> **Exercise inputs**:

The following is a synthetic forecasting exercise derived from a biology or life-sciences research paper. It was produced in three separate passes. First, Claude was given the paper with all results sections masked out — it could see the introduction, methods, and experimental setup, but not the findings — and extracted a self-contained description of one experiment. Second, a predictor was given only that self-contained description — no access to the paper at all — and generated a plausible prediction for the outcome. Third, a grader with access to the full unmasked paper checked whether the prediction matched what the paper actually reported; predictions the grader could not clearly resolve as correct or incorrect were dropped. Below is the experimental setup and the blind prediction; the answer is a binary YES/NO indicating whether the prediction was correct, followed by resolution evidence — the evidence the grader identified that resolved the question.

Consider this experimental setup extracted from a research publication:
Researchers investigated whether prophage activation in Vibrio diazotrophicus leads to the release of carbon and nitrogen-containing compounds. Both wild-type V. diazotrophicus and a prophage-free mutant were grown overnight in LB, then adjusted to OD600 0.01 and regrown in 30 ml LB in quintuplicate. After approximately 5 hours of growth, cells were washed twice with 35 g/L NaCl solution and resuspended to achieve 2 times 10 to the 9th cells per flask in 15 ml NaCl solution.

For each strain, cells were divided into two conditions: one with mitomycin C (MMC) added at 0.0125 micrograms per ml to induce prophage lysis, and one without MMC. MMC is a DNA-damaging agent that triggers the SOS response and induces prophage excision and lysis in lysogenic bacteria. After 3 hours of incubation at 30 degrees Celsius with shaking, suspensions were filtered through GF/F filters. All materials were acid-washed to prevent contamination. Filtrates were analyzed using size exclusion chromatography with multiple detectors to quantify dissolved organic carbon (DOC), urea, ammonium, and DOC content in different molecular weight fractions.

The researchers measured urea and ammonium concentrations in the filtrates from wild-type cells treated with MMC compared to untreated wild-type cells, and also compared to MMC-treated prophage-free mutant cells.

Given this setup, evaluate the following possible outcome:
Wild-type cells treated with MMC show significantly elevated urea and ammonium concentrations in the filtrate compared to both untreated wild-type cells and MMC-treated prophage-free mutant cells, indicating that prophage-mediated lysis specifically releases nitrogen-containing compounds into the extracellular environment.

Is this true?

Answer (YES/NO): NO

> **What you need to do**:
Check each line of the listing above for the string "this", and report how many lines contain it, as a number alone.

> **Solution**:
3